Saturday, January 15, 2005

About Schmidt (DVD)

(Dir Alexander Payne, with Jack Nicholson (and no-one else really, as his character is so dominant))

This is a troubling film. I really don't know why it was made, because it is so far removed from Louis Begley's book. The only three points of contact between the two is that there is an old man who retires, his wife dies shortly thereafter and he has problems getting on with his daughter (Hope Davis). Even the name is changed: in the book, he is called Schmidt throughout whereas he goes by his first name, Warren, in the movie.

In the book, Schmidt is a fairly formidable lawyer, the kind of fellow Louis Auchnicloss wrote about. His daughter has chosen to marry a lawyer from within her dad's firm, which is distasteful to him on two levels: the fellow is a Jew and is the next generation, someone who will usurp his place in the hierarchy. So, this opens up plenty of scope for self-recognition and questioning in the book: is Scmidt an anti-semite? But his best friend is a Jew! Is he really feared and disliked by all of his colleagues? What of his relationship with his daughter? Is there a struggle between them, in which he struggles to maintain his assets from her clutches and indeed struggles to maintain any credibility in her eyes? The movie strips away all of these nuances and oversimplifies it, by having the daughter getting hooked up with a no-hoper (Dermott Mulroney).

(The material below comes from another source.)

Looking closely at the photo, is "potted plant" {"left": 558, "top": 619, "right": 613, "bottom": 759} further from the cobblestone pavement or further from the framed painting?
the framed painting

It also has him running away from everything by taking off in a stonking big motorhome and then having a final showdown/conciliation with his daughter and her new inlaws. In the book, he stays in his big house and reflects on his relationship with his late wife (which was characterised by her distaste for physical contact) and the one affair he had . Unbelievably, he then has an affair with a beautiful latino waitress in his local diner, who has a loser boyfriend. Then, when he takes a fall, he finds himself dependent upon that "loser" boyfriend who has taken over as general handyman and man of all sorts around the house.

That would have made for an interesting movie, one which it would not have been impossible to make. Instead, we get this. I know others have rated it highly. I think the book got in the way for me. I do agree with them about the quality of Nicholson's performance, and the fact that we are so used to seeing him in powerful roles adds an extra dimension to see him playing such a lost character.